雑毒(ぞうどく)の善をもって かの浄土に回向(えこう)する これ必ず不可なり

 How pointless it is to try to direct the merit of our own tainted good deeds

 in order to be born in the Pure Land.

「浄土文類聚鈔」『真宗聖典』四一六頁

[法話]

これは親鸞聖人の、『浄土文類聚鈔(じょうどもんるいじゅしょう)』にある言葉です。

 

「雑毒の善」というのは聞き慣れない表現ですが、「毒の雑(まざ)った善」という意味です。ここでの「毒」は、煩悩(ぼんのう)を指しています。つまり「煩悩を持ったままでは、いくら善行に励(はげ)んでも決して往生できない」という私たちの事実を、ずばり指摘しているのが、この言葉なのです。

--- 小問 ---
次の1.〜3.の記述は抜粋と合っていますか。それぞれ「はい」か「いいえ」で答え、決め手となる抜粋の語句を原文のまま引用してください。
1. 「雑毒の善」の「毒」とは煩悩のことである。
2. この言葉は親鸞聖人の『浄土文類聚鈔』にある。
3. 煩悩を持ったままでも、善行に励めば往生できる。
この後の一覧は、抜粋とは別の出典から取ったものです。

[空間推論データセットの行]

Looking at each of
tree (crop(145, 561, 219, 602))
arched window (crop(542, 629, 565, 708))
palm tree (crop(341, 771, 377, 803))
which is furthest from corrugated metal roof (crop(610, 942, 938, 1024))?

* * *

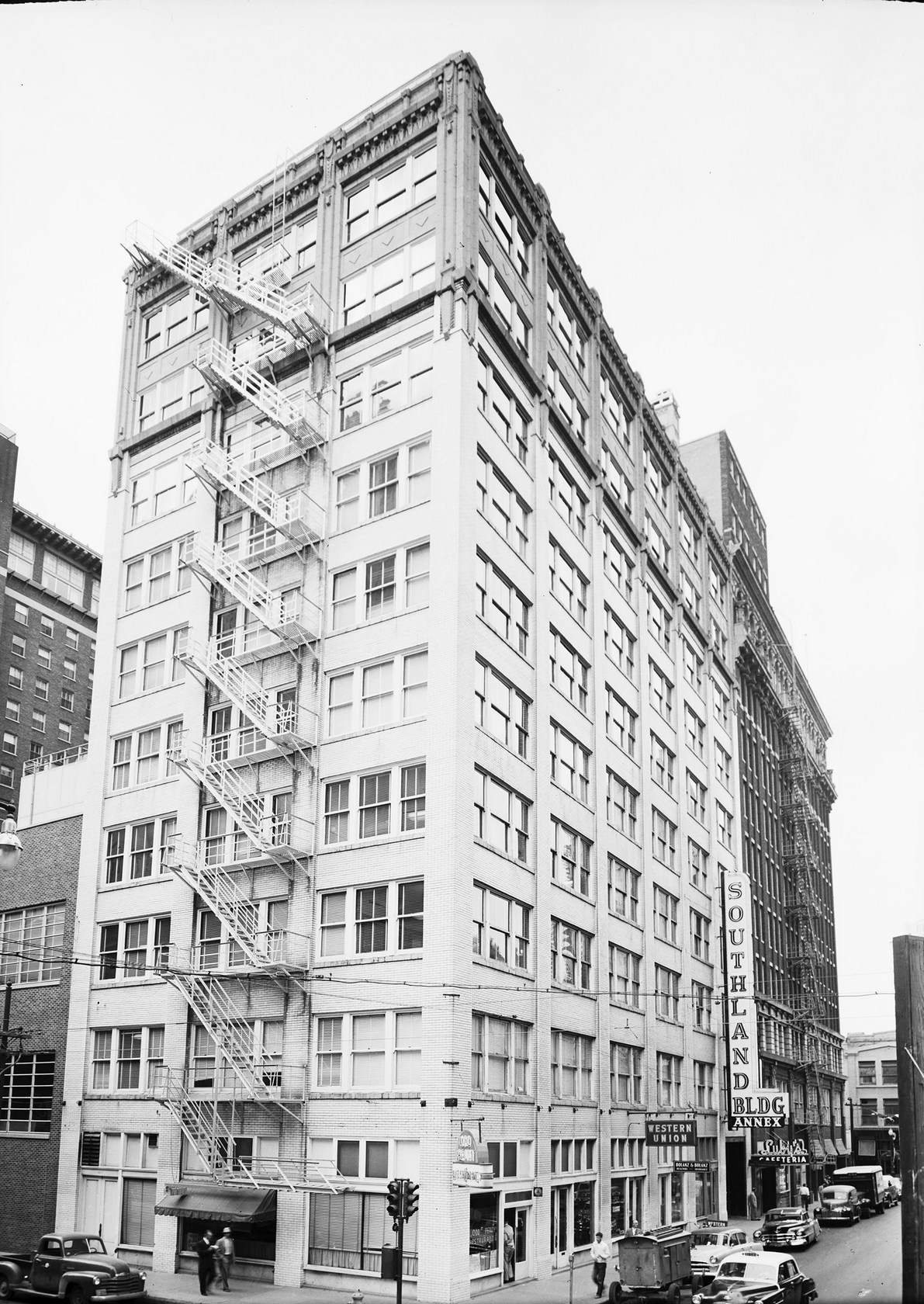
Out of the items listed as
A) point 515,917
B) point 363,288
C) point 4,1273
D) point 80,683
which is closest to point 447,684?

--- 小問の解答 ---
1. はい。「ここでの「毒」は、煩悩(ぼんのう)を指しています」
2. はい。「これは親鸞聖人の、『浄土文類聚鈔(じょうどもんるいじゅしょう)』にある言葉です」
3. いいえ。「煩悩を持ったままでは、いくら善行に励(はげ)んでも決して往生できない」